Сутулый Йовица брел понурый и озабоченный, точно пастух, который потерял корову и безуспешно разыскивает ее, прислушиваясь, не звякнет ли вдали колокольчик.
Николетина, напротив, был зол и раздражен: от дома его оторвали, война на носу, а тут еще эти ослы с ума посходили и дурака валяют. Что-то будет?..
В конце концов после долгих скитаний и расспросов совершенно случайно они узнали, что часть их, оказывается, стоит ни больше ни меньше как в Травнике.
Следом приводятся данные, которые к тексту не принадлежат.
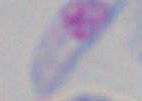

Summary:
  - Magnification: 1000x
  - Modality: photomicrograph
  - Identification: Toxoplasma gondii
Добрались туда в сумерках, полных мглы и измороси.
— Что ни говори, а теперь мы все же вроде как дома, — сипел Николетина, уминая в темноте черствый солдатский хлеб. — Вот только никак в толк не возьму, кто это нас послал совсем в другую сторону, аж в Добой?
— А бог их знает, — примирительно бормотал Йовица, счастливый, что попал под крышу и что кончились скитания и расспросы. — Послал, и все тут.
— Как это «и все тут»? А тебе разве не кажется, что тут кто-то воду мутит?
— Что ж поделаешь, — с покорностью судьбе отвечал измученный, обмякший Йовица, основательно устраиваясь на соломе. — Выходит, есть кому и таким делом заниматься.
— Как можно! — кипятился Николетина. — Тут кто-то подкапывается под державу и воду мутит, а ты говоришь «что ж поделаешь»?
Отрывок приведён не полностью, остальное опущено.